Il faut remonter à mai 1992 pour comprendre le conflit. Le gouvernement de l’époque met un terme au statut d’intermittent des ouvriers dockers organisé par la loi de 1947. Dans l’ensemble des ports français, la corporation se bat pour maintenir ses avantages. A Dunkerque, la puissante Chambre syndicale des ouvriers du port mène sa dernière bataille. En vain. Le port de Dunkerque se targuera d’être le premier à appliquer la réforme. Une page se tourne.

Les 200 dockers qui refusent le nouveau régime quittent la profession et obtiennent des indemnités. Mais au sein du patronat portuaire, on gardera le souvenir douloureux des grèves et de l’inflexibilité du syndicat. Lorsque éclate l’affaire de l’amiante, quelques années plus tard, les ex-dockers concernés s’attendent à être indemnisés comme les autres victimes.

PROMESSES

S’appuyant sur une circulaire ministérielle du 28 mars 1999, concernant l’activité discontinue, ils estiment que leur allocation doit être calculée sur les 365 derniers jours travaillés et non sur l’année civile. En transmettant ses dossiers à la caisse régionale d’assurance-maladie, la caisse de compensation des congés payés de Dunkerque a fait son calcul sur les douze derniers mois. Elle se base sur un décret du 30 janvier 2001.
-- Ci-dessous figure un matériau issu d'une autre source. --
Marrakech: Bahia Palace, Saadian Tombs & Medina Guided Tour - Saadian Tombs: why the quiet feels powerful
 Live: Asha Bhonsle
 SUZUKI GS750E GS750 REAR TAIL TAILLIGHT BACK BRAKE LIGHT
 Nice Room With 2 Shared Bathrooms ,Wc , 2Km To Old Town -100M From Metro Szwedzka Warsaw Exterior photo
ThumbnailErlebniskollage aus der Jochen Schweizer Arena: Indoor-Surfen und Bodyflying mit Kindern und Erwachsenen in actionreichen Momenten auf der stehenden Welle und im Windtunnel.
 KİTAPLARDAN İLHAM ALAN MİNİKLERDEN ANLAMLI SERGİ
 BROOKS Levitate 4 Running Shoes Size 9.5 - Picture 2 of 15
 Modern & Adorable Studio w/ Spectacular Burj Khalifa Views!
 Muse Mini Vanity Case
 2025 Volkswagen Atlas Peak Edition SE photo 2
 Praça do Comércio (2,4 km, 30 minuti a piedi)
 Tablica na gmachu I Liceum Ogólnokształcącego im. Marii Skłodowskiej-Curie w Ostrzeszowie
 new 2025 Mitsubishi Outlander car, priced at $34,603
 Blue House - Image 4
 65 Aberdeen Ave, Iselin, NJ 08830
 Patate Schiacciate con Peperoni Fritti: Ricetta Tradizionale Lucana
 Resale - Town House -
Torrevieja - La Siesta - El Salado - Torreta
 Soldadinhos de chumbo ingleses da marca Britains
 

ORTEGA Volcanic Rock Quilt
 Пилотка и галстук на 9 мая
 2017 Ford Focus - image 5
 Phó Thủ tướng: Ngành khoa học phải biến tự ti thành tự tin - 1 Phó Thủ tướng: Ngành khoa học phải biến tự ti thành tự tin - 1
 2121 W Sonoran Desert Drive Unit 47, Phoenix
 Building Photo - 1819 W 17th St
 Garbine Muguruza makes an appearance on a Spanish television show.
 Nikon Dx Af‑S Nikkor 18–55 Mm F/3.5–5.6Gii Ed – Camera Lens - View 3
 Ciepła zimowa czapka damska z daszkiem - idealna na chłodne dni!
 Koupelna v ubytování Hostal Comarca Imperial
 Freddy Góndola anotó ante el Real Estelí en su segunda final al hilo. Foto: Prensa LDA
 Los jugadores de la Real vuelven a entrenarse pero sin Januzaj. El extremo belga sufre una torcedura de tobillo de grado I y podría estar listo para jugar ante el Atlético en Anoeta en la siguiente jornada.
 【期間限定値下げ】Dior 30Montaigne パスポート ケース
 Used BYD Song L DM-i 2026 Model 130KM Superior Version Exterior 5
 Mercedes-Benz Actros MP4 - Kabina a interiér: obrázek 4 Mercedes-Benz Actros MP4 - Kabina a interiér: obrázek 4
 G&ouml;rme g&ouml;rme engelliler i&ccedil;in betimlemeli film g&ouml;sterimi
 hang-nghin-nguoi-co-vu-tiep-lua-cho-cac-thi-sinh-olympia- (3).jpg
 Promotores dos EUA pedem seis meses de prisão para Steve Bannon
Dans un courrier, adressé le 24 janvier au ministre de la santé, Xavier Bertrand, l’Association nationale des victimes de l’amiante (Andeva) explique que le mode de calcul de la caisse de compensation a pour effet d’effacer "les 52 dimanches d’une année". Cela ramène les jours travaillés à 313, et provoque un manque à gagner d’environ 200 euros par mois pour les intéressés.

Après plusieurs reports d’audience, depuis juin 2005, le tribunal des affaires de Sécurité sociale doit se prononcer le 15 février. 80 dossiers seront examinés. D’ici là, sous les nefs de l’église Saint-Eloi, les six grévistes de la faim n’entendent pas cesser leur mouvement et évoquent une première grève de 11 jours, en mai 2005, et des promesses qui n’ont pas abouti.

Grande figure syndicaliste du mouvement de 1992 et des années qui ont précédé, Louis Monteyne se dit persuadé que ses camarades et lui sont aujourd’hui "victimes d’un règlement de comptes". Une thèse que ne renient pas les 150 élus de la région et les associations qui soutiennent les dockers.